By Jitendra Gupta, Head of AI & Data Science, Wolters Kluwer ELM Solutions
This summer, chipmaker Nvidia became the most valuable public company, surpassing Microsoft. In the past year alone, its market cap tripled to $3 trillion, driven primarily by the artificial intelligence (AI) boom. Tech giant Apple also announced it is entering the generative AI race, solidifying the technology’s staying power. Indeed, both traditional and generative AI boast truly revolutionary potential. Nearly 80% of corporate strategists think AI will be critical to their success in the years ahead, per Gartner, while the AI industry writ large is expected to grow by almost 30% each year through 2030.
For many companies, the question is not whether they should implement AI, but how and when. Some organizations are opting to build their own models in-house—an approach that can be extremely resource-intensive, though beneficial from a security perspective. According to Gartner, though, less than half of AI projects actually make it into production, and the path from prototype to production can take months, if not years. Put another way, it’s an undertaking that should only commence after tremendous consideration.

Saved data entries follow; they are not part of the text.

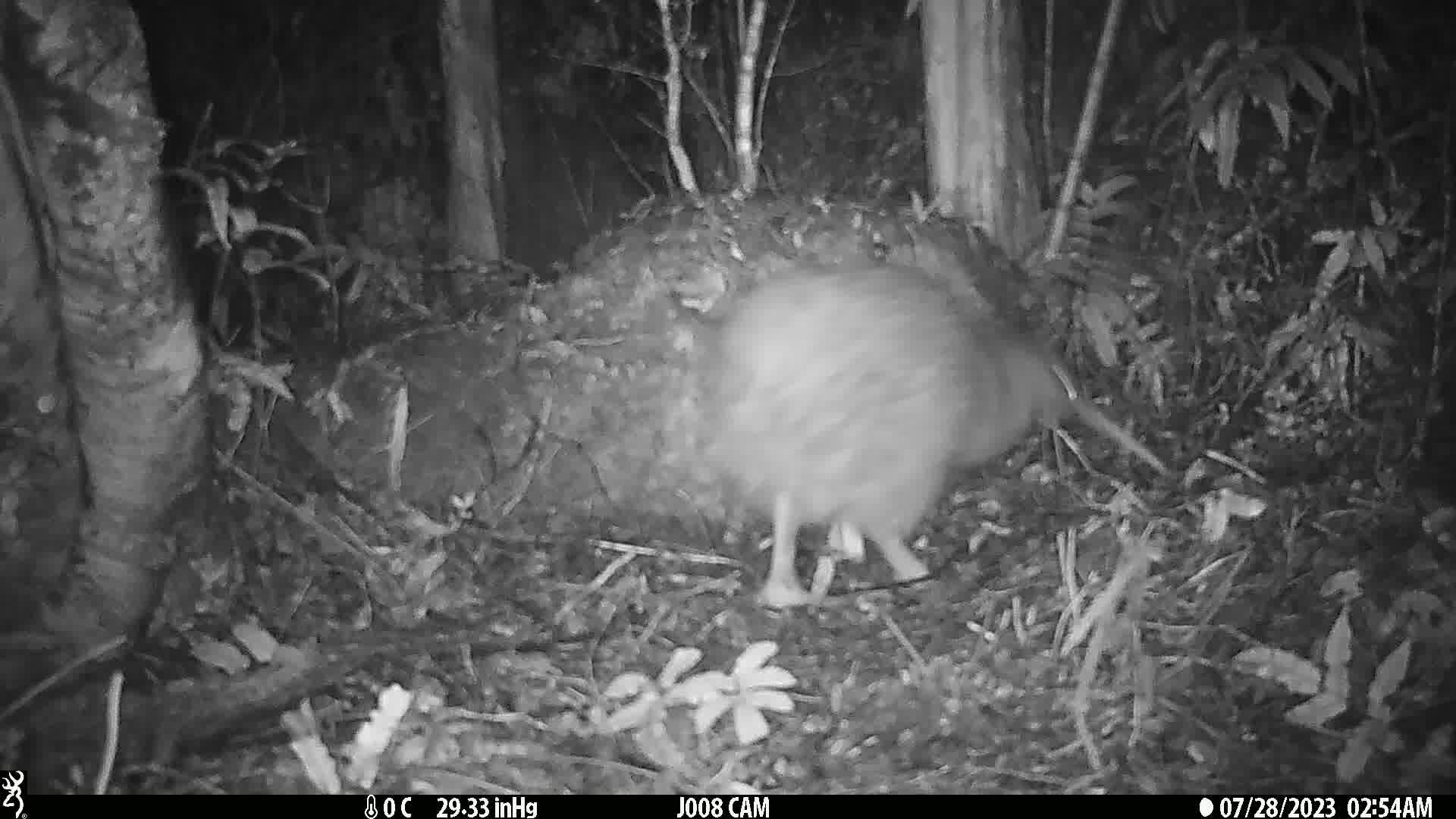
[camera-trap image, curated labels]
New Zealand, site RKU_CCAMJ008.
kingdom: Animalia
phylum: Chordata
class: Aves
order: Apterygiformes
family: Apterygidae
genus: Apteryx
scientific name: Apteryx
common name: kiwi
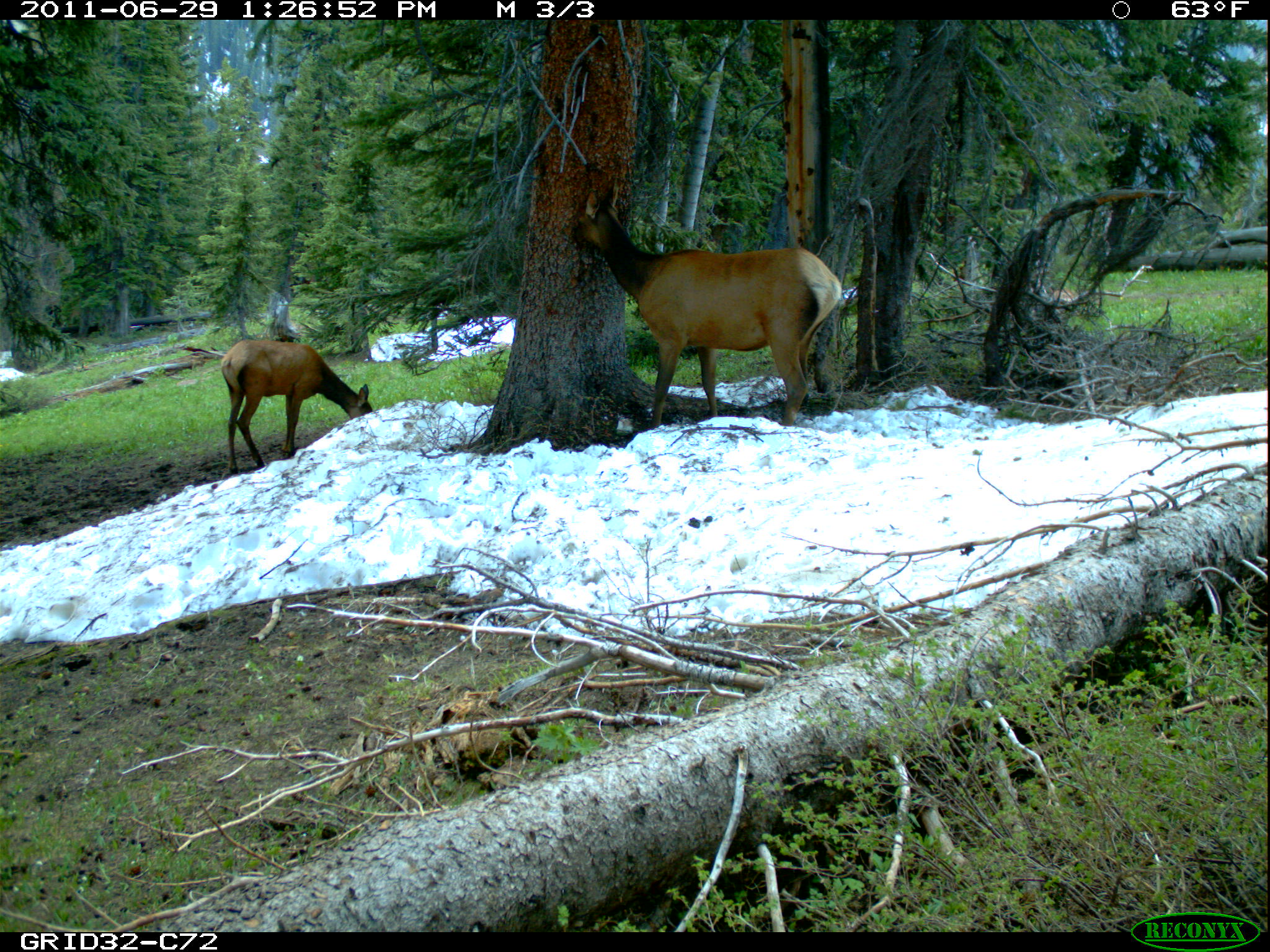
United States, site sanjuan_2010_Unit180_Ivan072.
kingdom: Animalia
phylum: Chordata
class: Mammalia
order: Artiodactyla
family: Cervidae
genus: Cervus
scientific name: Cervus elaphus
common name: red deer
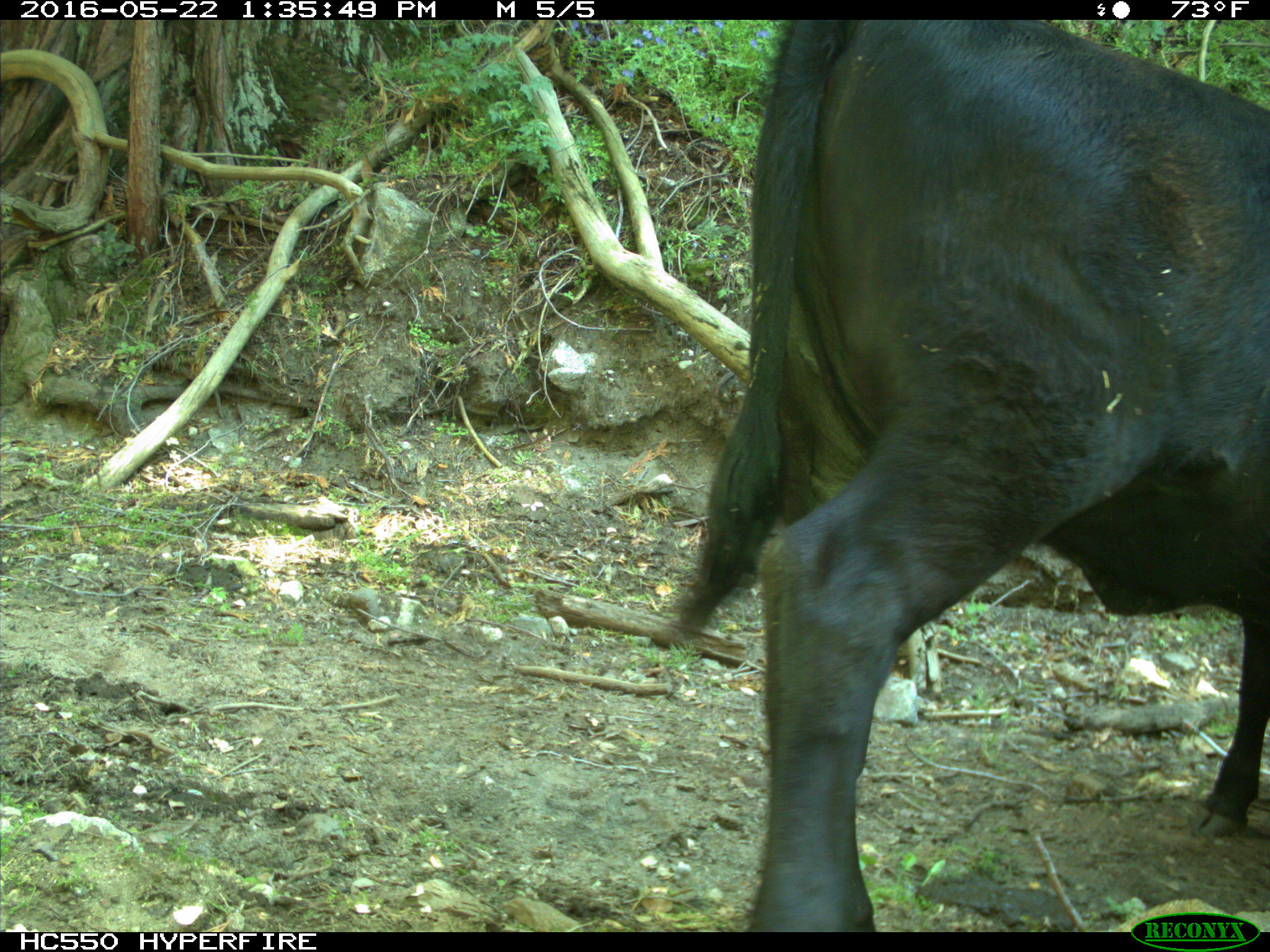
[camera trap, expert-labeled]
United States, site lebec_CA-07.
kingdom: Animalia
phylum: Chordata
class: Mammalia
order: Artiodactyla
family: Bovidae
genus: Bos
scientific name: Bos taurus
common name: domestic cow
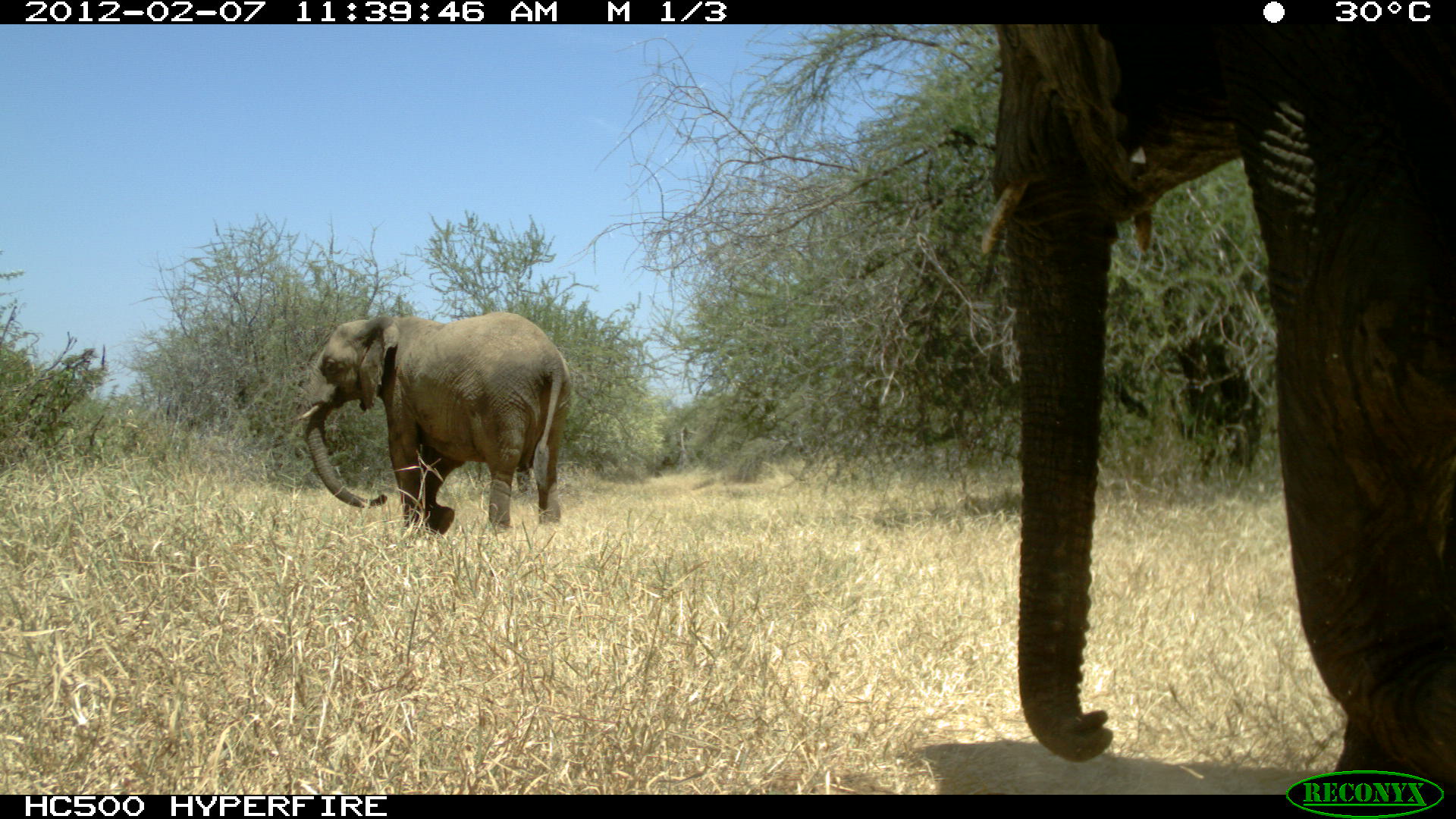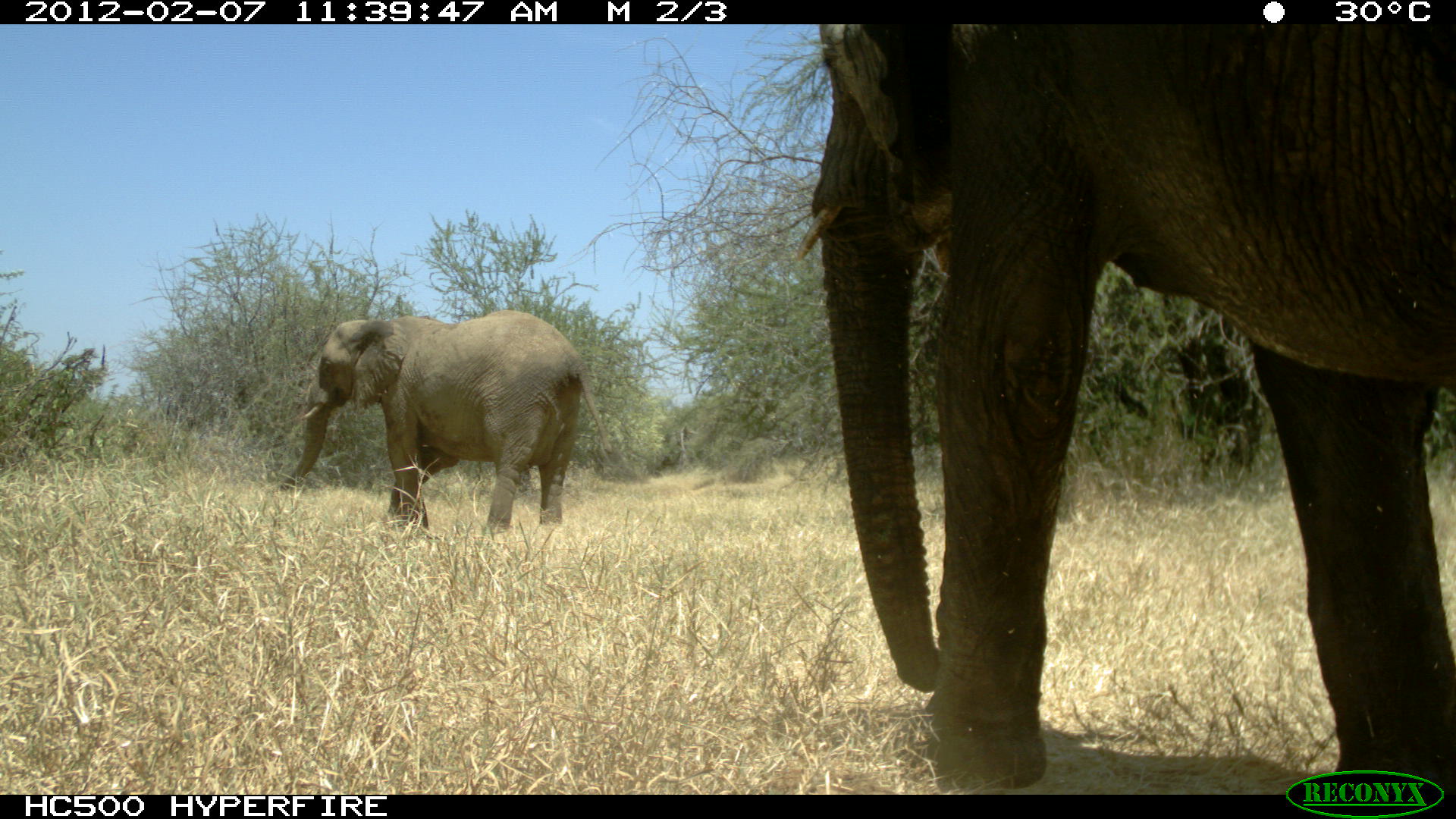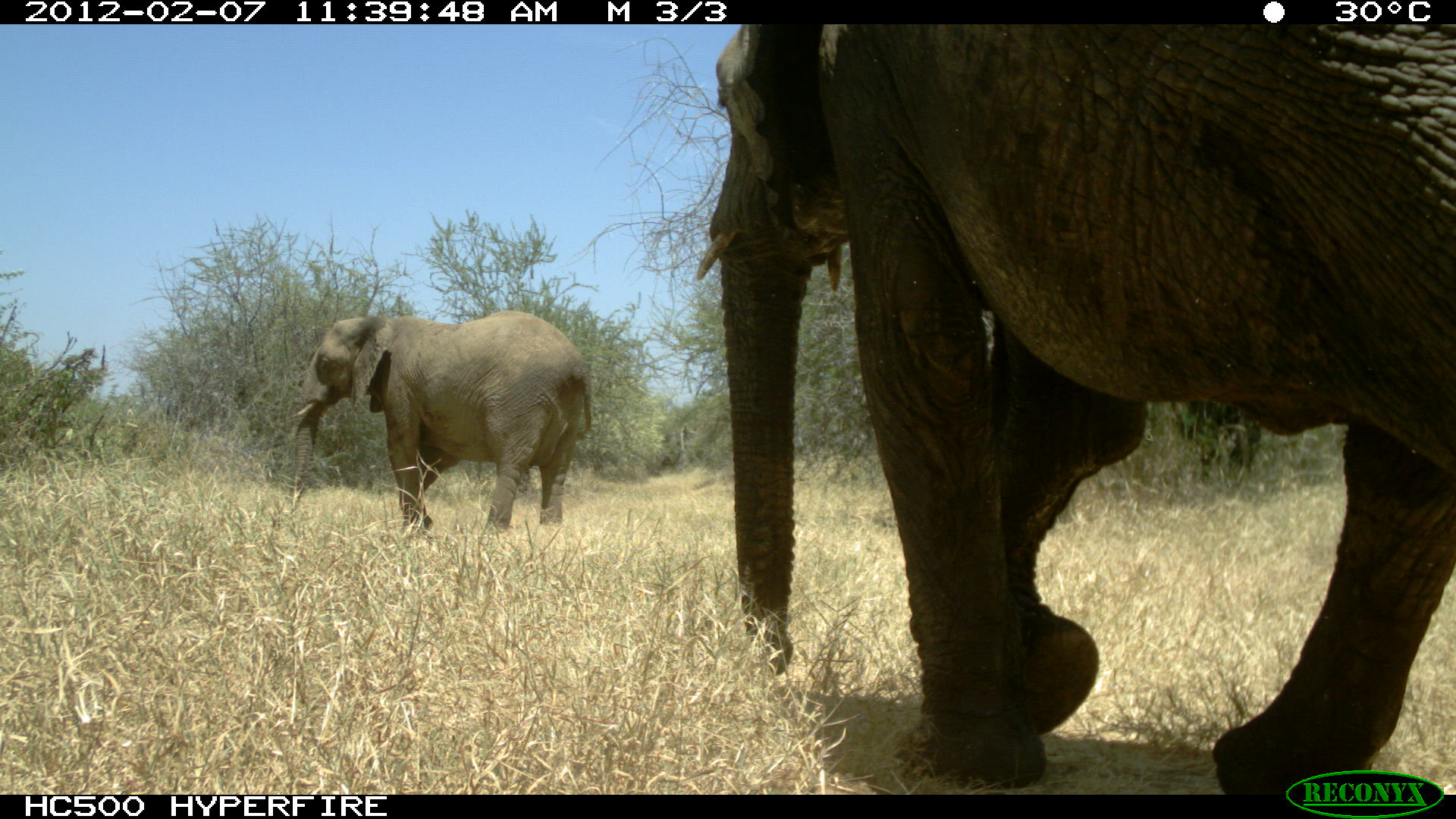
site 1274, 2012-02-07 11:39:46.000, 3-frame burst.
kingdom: Animalia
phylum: Chordata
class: Mammalia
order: Proboscidea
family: Elephantidae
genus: Loxodonta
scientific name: Loxodonta africana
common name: african bush elephant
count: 2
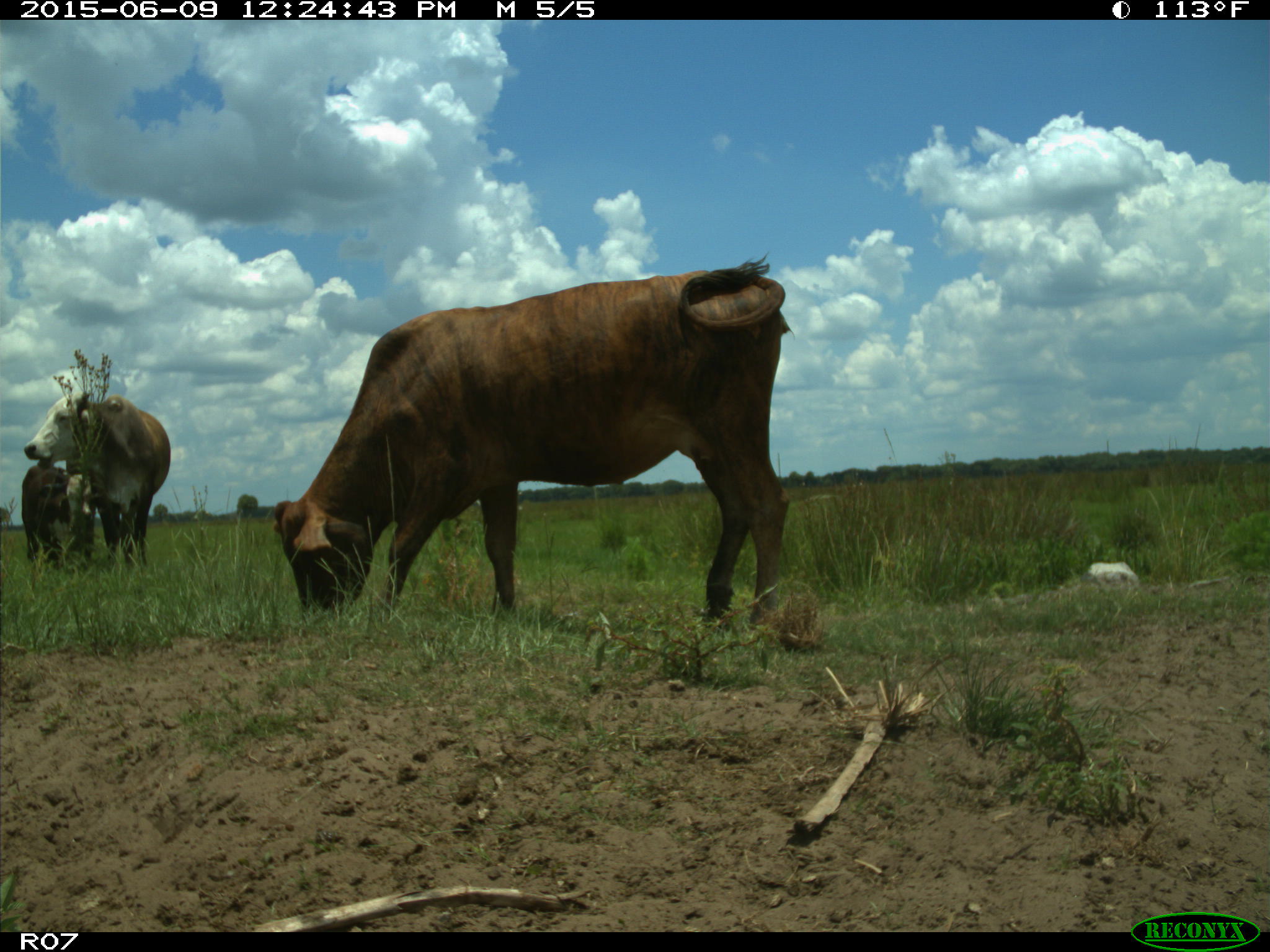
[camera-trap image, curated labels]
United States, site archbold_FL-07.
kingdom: Animalia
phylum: Chordata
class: Mammalia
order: Artiodactyla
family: Bovidae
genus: Bos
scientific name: Bos taurus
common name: domestic cow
Bos taurus (domestic cow).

When deciding whether to buy or build an AI solution, companies must assess three things: data, resources, and available partners. Let’s take a closer look at each.
- Data
Any AI solution is only as smart as the data it’s trained on. Data is AI-ready when it’s complete, clean, readable, and free of bias. Organizations should ask themselves if they have a good grasp of available data and its quality before embarking on an AI journey of any kind. Ideally, the organization will have access to high-quality internal data and external sources, such as industry benchmark data. Without sufficient, high-quality data, building an in-house model isn’t even an option.
If access to external data is lacking, choosing an AI solution that contains the requisite data can be a good choice. Still, you may need to feed your company’s data into a large language model (LLM)—something that must be done with extreme care. If company data is being sent out to the public domain, it can undermine privacy and security—particularly for industries, like the legal industry, that deal with sensitive information.
The ideal approach is for an AI vendor to use retrieval-augmented generation, or RAG, which allows the model to be optimized using a knowledge base beyond what it was trained on. But internal data should only be fed to the model with guardrails in place. All internal data should be kept within a delineated sandbox and not shared with external sources unless it is completely anonymized and approved by the customer.
- Resources
In addition to quality data, organizations must also assess whether they have the resources—both talent and money—to create and manage an AI solution long-term. Training an AI model is not cheap; ChatGPT cost $10 million to train in its current form, while the cost to develop the next generation of AI systems is expected to be closer to $1 billion. Traditional AI tends to cost less than generative AI because it runs on fewer GPUs, yet even the smallest scale of AI projects can quickly reach a $100,000 price tag.
Building an AI model should only be done if it’s expected that you will recoup building costs within a reasonable time horizon. Additionally, building requires a company to have data science expertise for ongoing support and maintenance. Models must be continually analyzed, tested and updated to ensure accuracy, while data, as already mentioned, must be diligently maintained. When buying an AI model, on the other hand, vendors often provide the data scientists required of maintenance.
- Partners
Because building an AI model is so time- and resource-intensive, organizations should ask themselves if they have a trusted partner with an AI model they can use instead. The right partner will help integrate new AI applications into the existing IT environment and, as mentioned, provide the talent required for maintenance. Choosing an existing model tends to be cheaper and faster than building a new one. Still, the partner or vendor must be vetted carefully.
Vendors with an established history of developing AI will likely have better data governance frameworks in place. Ask them about policies and practices directly to see how transparent they are. Are they flexible enough to make said policies align with yours? Will they demonstrate proof of their compliance with your organization’s policies? The right partner will be prepared to offer data encryption, firewalls, and hosting facilities to ensure regulatory requirements are met, and to protect company data as if it were their own. With these assurances, partnering with a vendor that uses AI allows organizations to reap the benefits of the technology without having to integrate and maintain AI in their environments.
The bottom line is that AI is here to stay—but reaping its benefits can be difficult. Many organizations will likely be tempted to dive in by building their own model in-house, but they must make sure they have the requisite data, talent, and time for such an undertaking. It’s often far more efficient and cost-effective to buy an existing model and safely supplement it with company data—but only if the vendor has top-notch security and a track record of success.